What you will do | From the entries below, say how many lines carry the word "cxense", and give nothing but the number.

++++++

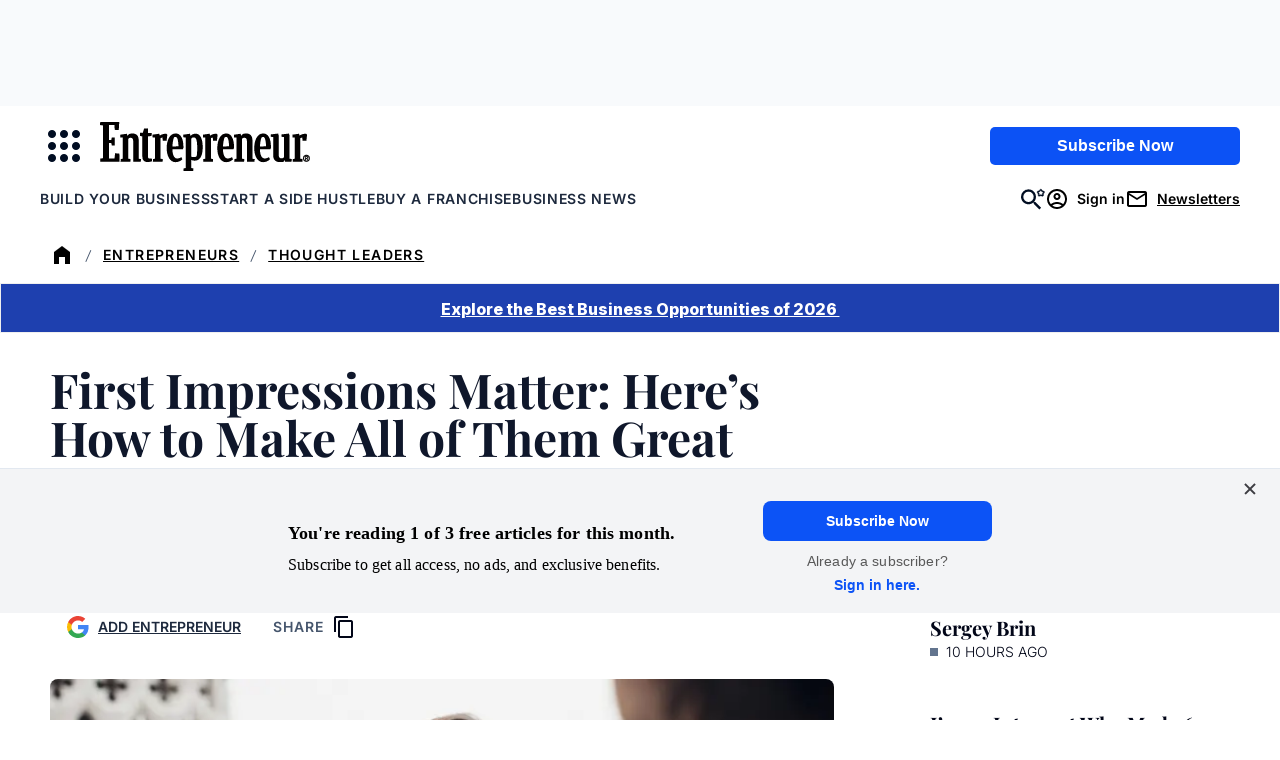

--- FILE ---
content_type: text/javascript;charset=utf-8
request_url: https://id.cxense.com/public/user/id?json=%7B%22identities%22%3A%5B%7B%22type%22%3A%22ckp%22%2C%22id%22%3A%22mkf0ew8tpi8i4cnh%22%7D%2C%7B%22type%22%3A%22lst%22%2C%22id%22%3A%22aku12nbgyo3o3ow0bilozws9e%22%7D%2C%7B%22type%22%3A%22cst%22%2C%22id%22%3A%22aku12nbgyo3o3ow0bilozws9e%22%7D%5D%7D&callback=cXJsonpCB2
body_size: 206
content:
/**/
cXJsonpCB2({"httpStatus":200,"response":{"userId":"cx:27zc6n2c8s5om3ol4fii1e72r0:kdgkmqf00zpw","newUser":false}})

--- FILE ---
content_type: text/javascript;charset=utf-8
request_url: https://p1cluster.cxense.com/p1.js
body_size: 100
content:
cX.library.onP1('aku12nbgyo3o3ow0bilozws9e');
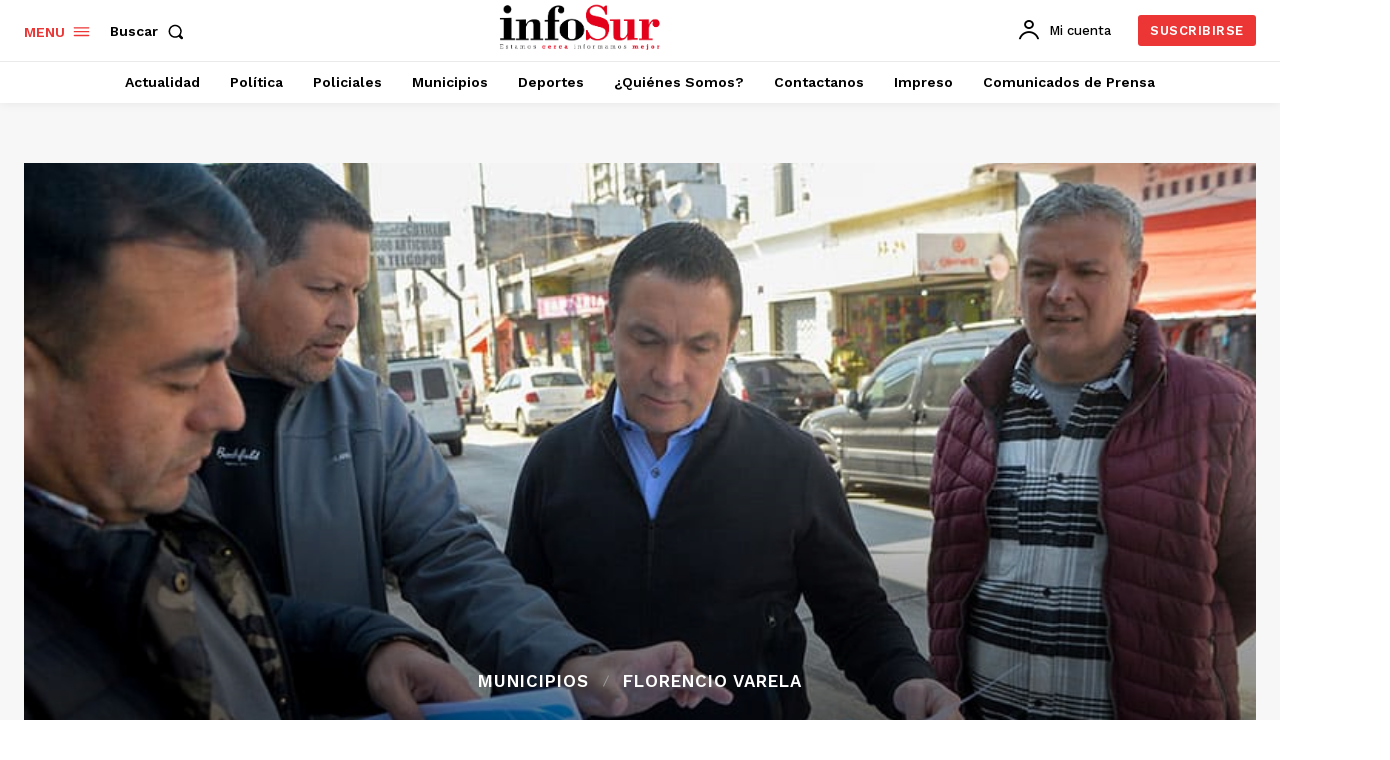

--- FILE ---
content_type: text/html; charset=utf-8
request_url: https://www.google.com/recaptcha/api2/aframe
body_size: 175
content:
<!DOCTYPE HTML><html><head><meta http-equiv="content-type" content="text/html; charset=UTF-8"></head><body><script nonce="CejlhLcv0aB-HLYRkOUFTQ">/** Anti-fraud and anti-abuse applications only. See google.com/recaptcha */ try{var clients={'sodar':'https://pagead2.googlesyndication.com/pagead/sodar?'};window.addEventListener("message",function(a){try{if(a.source===window.parent){var b=JSON.parse(a.data);var c=clients[b['id']];if(c){var d=document.createElement('img');d.src=c+b['params']+'&rc='+(localStorage.getItem("rc::a")?sessionStorage.getItem("rc::b"):"");window.document.body.appendChild(d);sessionStorage.setItem("rc::e",parseInt(sessionStorage.getItem("rc::e")||0)+1);localStorage.setItem("rc::h",'1767989153279');}}}catch(b){}});window.parent.postMessage("_grecaptcha_ready", "*");}catch(b){}</script></body></html>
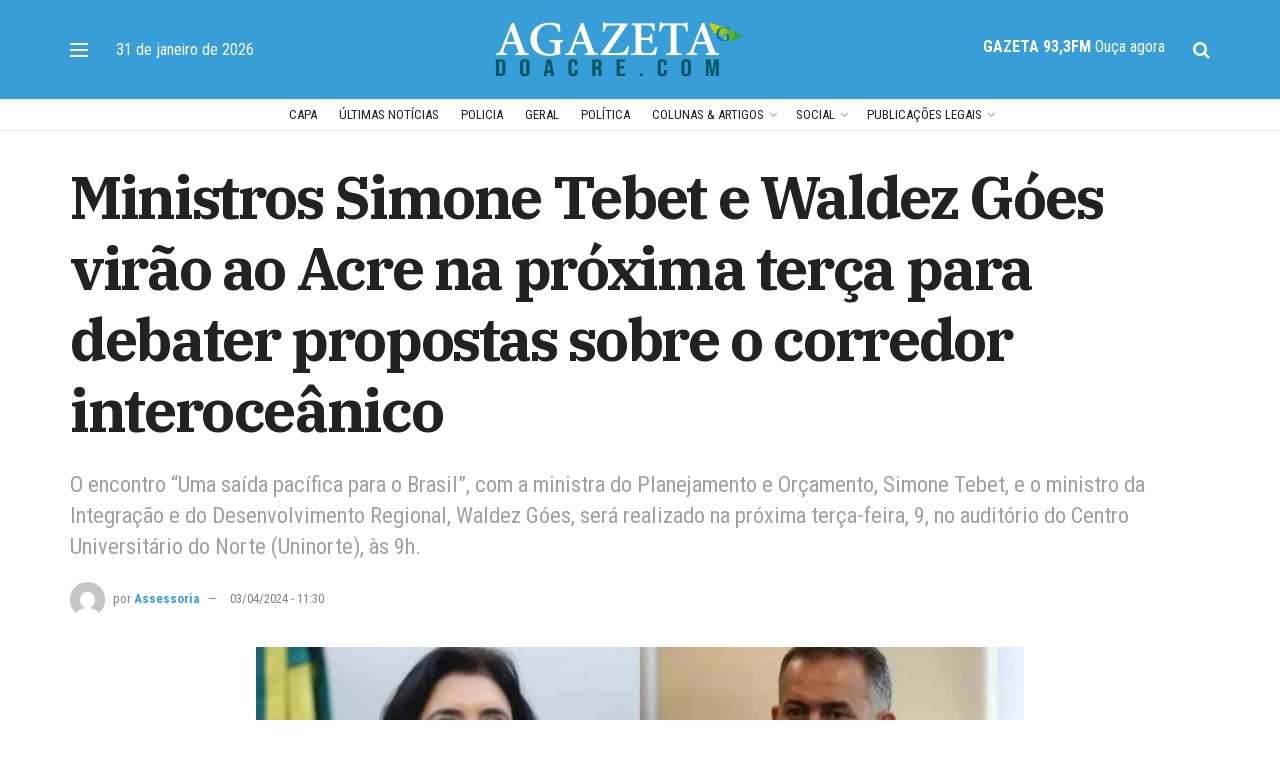

--- FILE ---
content_type: text/html; charset=utf-8
request_url: https://www.google.com/recaptcha/api2/aframe
body_size: 265
content:
<!DOCTYPE HTML><html><head><meta http-equiv="content-type" content="text/html; charset=UTF-8"></head><body><script nonce="o5r_uGfHJDPEsEat1xIAOA">/** Anti-fraud and anti-abuse applications only. See google.com/recaptcha */ try{var clients={'sodar':'https://pagead2.googlesyndication.com/pagead/sodar?'};window.addEventListener("message",function(a){try{if(a.source===window.parent){var b=JSON.parse(a.data);var c=clients[b['id']];if(c){var d=document.createElement('img');d.src=c+b['params']+'&rc='+(localStorage.getItem("rc::a")?sessionStorage.getItem("rc::b"):"");window.document.body.appendChild(d);sessionStorage.setItem("rc::e",parseInt(sessionStorage.getItem("rc::e")||0)+1);localStorage.setItem("rc::h",'1769918963351');}}}catch(b){}});window.parent.postMessage("_grecaptcha_ready", "*");}catch(b){}</script></body></html>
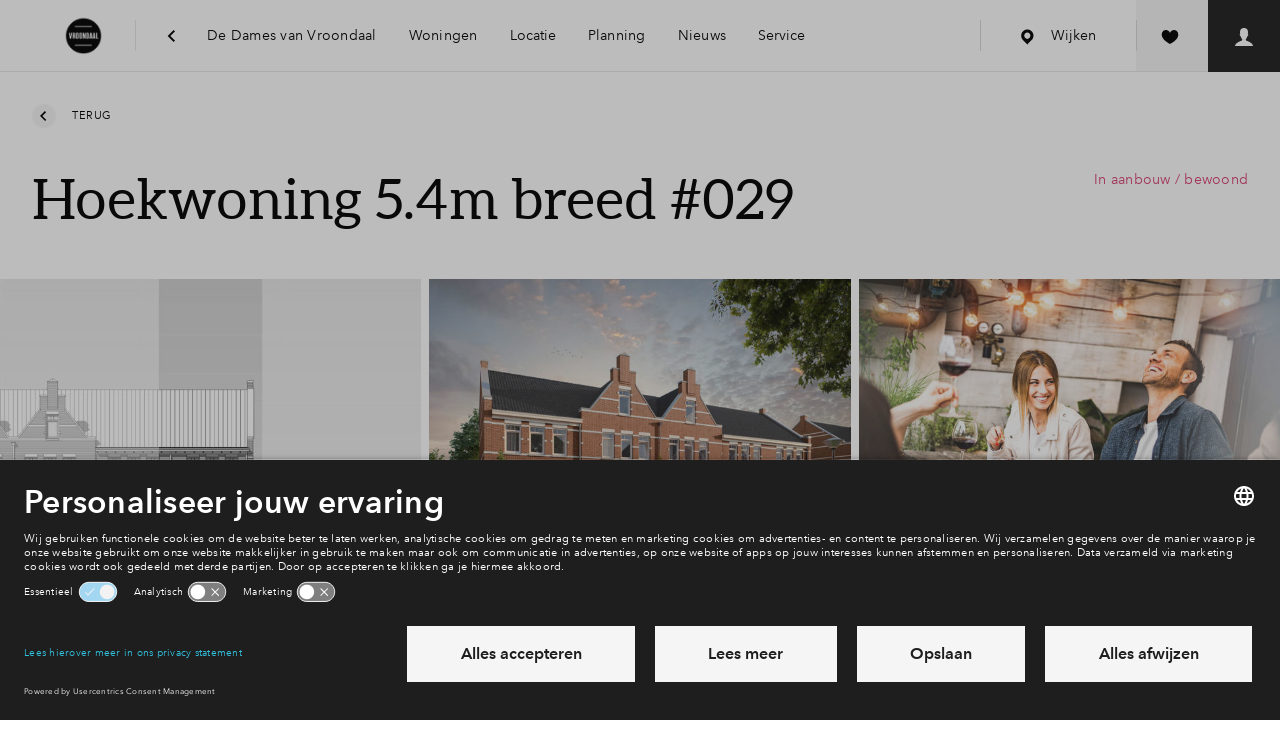

--- FILE ---
content_type: text/javascript
request_url: https://www.nieuwbouw-vroondaal.nl/frontend/hestia/assets/js/chunks/877.665375a8ecdaaef39782.js
body_size: 1915
content:
"use strict";(self.webpackChunkfrontend_setup=self.webpackChunkfrontend_setup||[]).push([[877],{2877:(e,t,r)=>{r.r(t);var n=r(9490),a=r(7995),i=r(1856),s=r(3352),o=r(8248),c=r(5696),u=r(5044),l=r(6466);const ctaActionNetherlands=(e,t,r)=>{const{status:n}=e,{status:a}=t||{};if(t)switch(n){case"InPreparation":return"requestLeadFormNetherlands";case"OnSale":case"ForRent":switch(a){case"AssigningOn":case"Available":case"InOption":{const n=((e,t)=>{const{status:r,allocationDate:n,saleStartDate:a,saleEndDate:i}=e,{availabilityStatus:o,numberOfReserveCandidates:c}=t||{};if("OnSale"===r&&(!a||(0,s._M)(a)))switch(o){case"Available":return i&&!(0,s._M)(i)?"registerPreference":n&&!(0,s._M)(n)||c&&c>0?"becomeReserveCandidate":"requestOption";case"InOption":if(i&&(0,s._M)(i))return"becomeReserveCandidate"}})(e,t);return n||(r?"signup":"requestLeadFormNetherlands")}case"Rented":case"Sold":case"Reserved":return"returnToOverview"}return;case"Rented":case"Sold":return"returnToOverview"}else switch(n){case"InPreparation":return"requestLeadFormNetherlands";case"OnSale":case"ForRent":return"returnToOverview"}},ctaLabelForAction=(e,t)=>{let r="";switch(t){case"hasPreference":r=d.registerPreference.completed;break;case"isReserveCandidate":r=d.becomeReserveCandidate.completed;break;case"hasOption":r=d.requestOption.completed;break;default:r=d[e][t?"completed":"initial"]||""}return(0,u.WU)(r)},d={requestLeadFormNetherlands:{initial:"cta_RegisterForProjectPhase",completed:"cta_SubscribedToProjectPhase"},requestLeadFormGermany:{initial:"cta_IAmInterested",completed:"cta_ShownInterest"},registerPreference:{initial:"cta_GivePreference",completed:"cta_HasPreference"},requestOption:{initial:"cta_RequestOption",completed:"cta_HasOption"},becomeReserveCandidate:{initial:"cta_WaitingList",completed:"cta_IsReserveCandidate"},returnToOverview:{initial:"cta_ViewAvailableRange"},signup:{initial:"cta_Signup"}};function ownKeys(e,t){var r=Object.keys(e);if(Object.getOwnPropertySymbols){var n=Object.getOwnPropertySymbols(e);t&&(n=n.filter(function(t){return Object.getOwnPropertyDescriptor(e,t).enumerable})),r.push.apply(r,n)}return r}function _defineProperty(e,t,r){return(t=function _toPropertyKey(e){var t=function _toPrimitive(e,t){if("object"!=typeof e||!e)return e;var r=e[Symbol.toPrimitive];if(void 0!==r){var n=r.call(e,t||"default");if("object"!=typeof n)return n;throw new TypeError("@@toPrimitive must return a primitive value.")}return("string"===t?String:Number)(e)}(e,"string");return"symbol"==typeof t?t:t+""}(t))in e?Object.defineProperty(e,t,{value:r,enumerable:!0,configurable:!0,writable:!0}):e[t]=r,e}const p="is-loading",HouseDetailpageCta=({element:e})=>{const[t]=(0,n.v9)("projectPhaseId",""),[r]=(0,n.v9)("propertyTypeId",""),[u]=(0,n.v9)("constructionNumberId",null),[d]=(0,n.v9)("housingOverviewUrl",null),[b]=(0,n.v9)("startSaleUrl",null);let v,f;async function render(){if(!v)return;const{action:n,flow:s}=((e,t,r)=>{const n=(0,l.H)()?ctaActionNetherlands(e,t,r):((e,t)=>{const{status:r}=e,{status:n}=t||{};return["InPreparation","OnSale"].includes(r||"")&&"Sold"!==n?"requestLeadFormGermany":"returnToOverview"})(e,t);switch(n){case"requestLeadFormGermany":case"requestLeadFormNetherlands":return{action:n,flow:"subscription"};case"registerPreference":case"becomeReserveCandidate":case"requestOption":case"signup":return{action:n,flow:"vkk"};case"returnToOverview":return{action:n,flow:"overview"}}})(v,f,b)||{};if(n)switch(s){case"subscription":await async function renderSubscriptionFlow(n){const s=(0,o.wz)(t),c=await ctaLabelForAction(n,s),l=function _objectSpread(e){for(var t=1;t<arguments.length;t++){var r=null!=arguments[t]?arguments[t]:{};t%2?ownKeys(Object(r),!0).forEach(function(t){_defineProperty(e,t,r[t])}):Object.getOwnPropertyDescriptors?Object.defineProperties(e,Object.getOwnPropertyDescriptors(r)):ownKeys(Object(r)).forEach(function(t){Object.defineProperty(e,t,Object.getOwnPropertyDescriptor(r,t))})}return e}({"property-type-id":`${r}`},u&&{"construction-number-id":`${u}`});e.innerHTML="",e.append((0,a.h)(i.zx,{label:c,disabled:s,loadableModal:"lead-form",attr:{"data-attributes":JSON.stringify(l)}}))}(n);break;case"vkk":await async function renderVkkFlow(t){const r=await ctaLabelForAction(t,!1),n=(0,a.h)(i.bx,{label:r,url:b,hasLoading:!0});if(e.innerHTML="",e.append(n),(0,c.jl)()){n.classList.add(p);const e=await(0,c.Sd)(u);if(e&&"none"!==e){n.querySelector(".button__label").innerHTML=await ctaLabelForAction(t,e),n.setAttribute("disabled","disabled")}n.classList.remove(p)}}(n);break;case"overview":await async function renderBackToOverview(){e.innerHTML="",e.append((0,a.h)(i.bx,{label:await ctaLabelForAction("returnToOverview"),url:d}))}()}}return o.or.subscribe(render,["projectPhases"]),(0,n.N_)(async()=>{const e=await s._n.getData(window.__ENVIRONMENT_DETAILS__.areaId);v=e.projectPhases.find(({id:e})=>e===t),f=e.constructionNumbers.find(({id:e})=>e===u),render()}),(0,a.h)("span",null)};HouseDetailpageCta.props={projectPhaseId:{type:String},propertyTypeId:{type:String},constructionNumberId:{type:String},housingOverviewUrl:{type:String},startSaleUrl:{type:String}},(0,n.Nk)("house-detailpage-cta",HouseDetailpageCta)}}]);
//# sourceMappingURL=877.665375a8ecdaaef39782.js.map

++++++

Solution to this problem | 2